Stated task
Reproduce the lines from the start of the records through the line containing "1.41 metres", including both ends.

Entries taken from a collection
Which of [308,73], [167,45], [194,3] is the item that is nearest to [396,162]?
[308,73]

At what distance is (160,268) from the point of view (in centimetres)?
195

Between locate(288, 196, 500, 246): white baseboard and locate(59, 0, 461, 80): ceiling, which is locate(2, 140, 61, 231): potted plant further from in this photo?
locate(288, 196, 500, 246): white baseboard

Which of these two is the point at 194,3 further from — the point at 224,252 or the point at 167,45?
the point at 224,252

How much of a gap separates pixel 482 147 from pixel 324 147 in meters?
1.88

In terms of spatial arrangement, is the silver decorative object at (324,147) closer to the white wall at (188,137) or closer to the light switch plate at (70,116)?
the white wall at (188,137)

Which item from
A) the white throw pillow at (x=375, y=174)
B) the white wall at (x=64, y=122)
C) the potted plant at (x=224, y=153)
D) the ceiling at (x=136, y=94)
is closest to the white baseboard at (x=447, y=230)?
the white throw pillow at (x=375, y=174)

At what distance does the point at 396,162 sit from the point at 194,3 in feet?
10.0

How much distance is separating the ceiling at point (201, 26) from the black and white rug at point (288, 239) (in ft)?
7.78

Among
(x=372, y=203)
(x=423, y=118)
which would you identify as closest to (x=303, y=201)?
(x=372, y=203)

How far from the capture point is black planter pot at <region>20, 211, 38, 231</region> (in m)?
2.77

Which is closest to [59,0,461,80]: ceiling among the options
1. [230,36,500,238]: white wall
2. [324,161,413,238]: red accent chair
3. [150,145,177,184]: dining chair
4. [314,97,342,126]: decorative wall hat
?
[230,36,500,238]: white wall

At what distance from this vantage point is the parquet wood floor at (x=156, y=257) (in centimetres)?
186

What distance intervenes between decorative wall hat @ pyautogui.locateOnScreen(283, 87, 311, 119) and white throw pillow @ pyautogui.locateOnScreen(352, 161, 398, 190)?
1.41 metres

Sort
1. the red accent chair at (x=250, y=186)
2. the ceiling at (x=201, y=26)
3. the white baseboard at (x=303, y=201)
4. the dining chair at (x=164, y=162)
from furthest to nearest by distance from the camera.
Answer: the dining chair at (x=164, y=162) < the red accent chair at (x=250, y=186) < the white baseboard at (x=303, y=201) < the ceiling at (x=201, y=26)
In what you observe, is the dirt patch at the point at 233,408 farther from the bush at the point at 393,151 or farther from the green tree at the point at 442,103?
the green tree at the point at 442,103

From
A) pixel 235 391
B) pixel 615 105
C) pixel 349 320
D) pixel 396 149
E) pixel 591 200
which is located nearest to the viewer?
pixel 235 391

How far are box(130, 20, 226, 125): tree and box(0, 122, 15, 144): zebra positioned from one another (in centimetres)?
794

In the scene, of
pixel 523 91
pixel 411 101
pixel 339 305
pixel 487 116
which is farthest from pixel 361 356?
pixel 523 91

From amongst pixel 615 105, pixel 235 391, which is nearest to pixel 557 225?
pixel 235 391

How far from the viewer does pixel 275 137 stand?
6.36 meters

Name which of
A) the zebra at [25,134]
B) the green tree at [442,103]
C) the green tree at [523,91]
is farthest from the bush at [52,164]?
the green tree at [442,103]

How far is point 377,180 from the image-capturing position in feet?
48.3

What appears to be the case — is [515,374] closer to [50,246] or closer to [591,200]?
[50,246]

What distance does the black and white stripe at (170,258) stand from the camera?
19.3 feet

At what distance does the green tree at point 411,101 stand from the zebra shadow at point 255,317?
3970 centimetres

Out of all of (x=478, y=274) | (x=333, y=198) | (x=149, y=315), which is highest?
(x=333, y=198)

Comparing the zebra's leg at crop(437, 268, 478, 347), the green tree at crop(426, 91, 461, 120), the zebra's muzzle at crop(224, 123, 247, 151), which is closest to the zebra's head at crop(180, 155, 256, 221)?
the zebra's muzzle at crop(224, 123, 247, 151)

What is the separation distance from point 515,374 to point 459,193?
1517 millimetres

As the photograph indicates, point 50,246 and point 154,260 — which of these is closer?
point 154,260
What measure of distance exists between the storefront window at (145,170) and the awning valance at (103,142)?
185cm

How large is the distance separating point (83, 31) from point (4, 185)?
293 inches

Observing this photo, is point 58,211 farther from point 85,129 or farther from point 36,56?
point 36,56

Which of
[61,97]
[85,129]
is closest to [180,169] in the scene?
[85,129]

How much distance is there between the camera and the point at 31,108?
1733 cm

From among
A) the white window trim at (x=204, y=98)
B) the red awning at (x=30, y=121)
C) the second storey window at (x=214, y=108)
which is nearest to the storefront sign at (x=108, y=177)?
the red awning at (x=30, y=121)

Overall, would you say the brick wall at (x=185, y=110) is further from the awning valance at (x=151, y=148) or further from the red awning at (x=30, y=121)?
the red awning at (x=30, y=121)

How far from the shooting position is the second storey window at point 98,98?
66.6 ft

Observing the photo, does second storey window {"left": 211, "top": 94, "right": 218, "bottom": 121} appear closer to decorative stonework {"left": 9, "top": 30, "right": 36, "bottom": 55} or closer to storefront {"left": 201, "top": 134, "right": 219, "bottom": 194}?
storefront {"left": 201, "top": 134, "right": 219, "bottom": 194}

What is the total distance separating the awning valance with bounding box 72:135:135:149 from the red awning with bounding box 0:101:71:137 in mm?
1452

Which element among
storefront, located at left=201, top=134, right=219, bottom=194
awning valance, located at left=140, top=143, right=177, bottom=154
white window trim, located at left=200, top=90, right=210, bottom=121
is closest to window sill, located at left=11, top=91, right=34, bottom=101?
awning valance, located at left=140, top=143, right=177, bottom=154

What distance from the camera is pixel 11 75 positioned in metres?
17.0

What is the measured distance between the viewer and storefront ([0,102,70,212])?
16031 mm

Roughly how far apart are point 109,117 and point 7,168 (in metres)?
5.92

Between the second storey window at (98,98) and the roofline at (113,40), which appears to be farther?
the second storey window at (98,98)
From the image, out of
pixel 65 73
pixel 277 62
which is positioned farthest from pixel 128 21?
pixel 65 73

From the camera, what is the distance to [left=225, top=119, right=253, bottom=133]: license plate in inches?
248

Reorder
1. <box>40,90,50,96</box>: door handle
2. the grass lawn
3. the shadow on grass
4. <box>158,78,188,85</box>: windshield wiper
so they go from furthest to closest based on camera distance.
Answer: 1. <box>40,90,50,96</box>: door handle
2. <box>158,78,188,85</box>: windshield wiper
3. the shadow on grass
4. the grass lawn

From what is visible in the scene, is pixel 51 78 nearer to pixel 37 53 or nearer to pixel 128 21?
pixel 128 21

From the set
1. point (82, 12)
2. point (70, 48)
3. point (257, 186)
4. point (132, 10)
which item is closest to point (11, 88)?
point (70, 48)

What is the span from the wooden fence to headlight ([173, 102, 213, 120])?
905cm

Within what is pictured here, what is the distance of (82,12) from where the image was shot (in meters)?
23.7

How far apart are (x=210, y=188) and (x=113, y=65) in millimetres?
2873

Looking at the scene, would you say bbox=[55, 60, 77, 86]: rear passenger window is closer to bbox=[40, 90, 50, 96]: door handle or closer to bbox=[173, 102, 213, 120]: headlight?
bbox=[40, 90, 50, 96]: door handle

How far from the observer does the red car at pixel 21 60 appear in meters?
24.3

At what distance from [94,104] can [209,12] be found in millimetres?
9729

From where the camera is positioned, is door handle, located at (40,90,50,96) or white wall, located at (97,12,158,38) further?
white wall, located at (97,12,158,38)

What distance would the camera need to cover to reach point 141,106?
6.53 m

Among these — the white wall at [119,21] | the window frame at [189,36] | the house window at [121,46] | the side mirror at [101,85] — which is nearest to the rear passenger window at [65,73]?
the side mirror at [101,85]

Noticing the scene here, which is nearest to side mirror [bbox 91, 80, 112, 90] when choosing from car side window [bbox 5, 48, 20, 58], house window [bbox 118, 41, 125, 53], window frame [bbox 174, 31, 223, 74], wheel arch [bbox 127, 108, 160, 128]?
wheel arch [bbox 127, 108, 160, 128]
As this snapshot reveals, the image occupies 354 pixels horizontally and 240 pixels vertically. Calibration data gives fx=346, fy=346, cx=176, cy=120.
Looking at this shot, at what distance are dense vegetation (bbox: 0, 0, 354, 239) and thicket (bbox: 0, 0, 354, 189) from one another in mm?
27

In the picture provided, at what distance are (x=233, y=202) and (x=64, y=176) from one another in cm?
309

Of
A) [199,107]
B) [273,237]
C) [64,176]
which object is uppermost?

The answer
Which of [308,73], [167,45], [194,3] is the item that is nearest to [396,162]?
[308,73]

At what distance is (160,268) from the point of view (in centimetres)?
195

Between locate(288, 196, 500, 246): white baseboard and locate(59, 0, 461, 80): ceiling, which is locate(2, 140, 61, 231): potted plant further from in this photo?
locate(288, 196, 500, 246): white baseboard

Which of these two is the point at 194,3 further from — the point at 224,252 or the point at 167,45?
the point at 224,252

How much of a gap separates pixel 482 147 from pixel 324 147 in meters?
1.88

In terms of spatial arrangement, is the silver decorative object at (324,147) closer to the white wall at (188,137) or closer to the light switch plate at (70,116)?
the white wall at (188,137)

Which item from
A) the white throw pillow at (x=375, y=174)
B) the white wall at (x=64, y=122)
C) the potted plant at (x=224, y=153)
D) the ceiling at (x=136, y=94)
is closest to the white baseboard at (x=447, y=230)?
the white throw pillow at (x=375, y=174)

At what distance does the point at 396,162 sit from the point at 194,3 in feet?
10.0

How much distance is separating the ceiling at point (201, 26) from the black and white rug at point (288, 239) (in ft)?
7.78

Among
(x=372, y=203)
(x=423, y=118)
which would you identify as closest to (x=303, y=201)?
(x=372, y=203)

How far from the capture point is black planter pot at <region>20, 211, 38, 231</region> (in m)?
2.77

Which is closest to [59,0,461,80]: ceiling among the options
1. [230,36,500,238]: white wall
2. [324,161,413,238]: red accent chair
3. [150,145,177,184]: dining chair
4. [314,97,342,126]: decorative wall hat
?
[230,36,500,238]: white wall

At what distance from this vantage point is the parquet wood floor at (x=156, y=257) (in centimetres)?
186

What distance intervenes between decorative wall hat @ pyautogui.locateOnScreen(283, 87, 311, 119) and white throw pillow @ pyautogui.locateOnScreen(352, 161, 398, 190)?
1.41 metres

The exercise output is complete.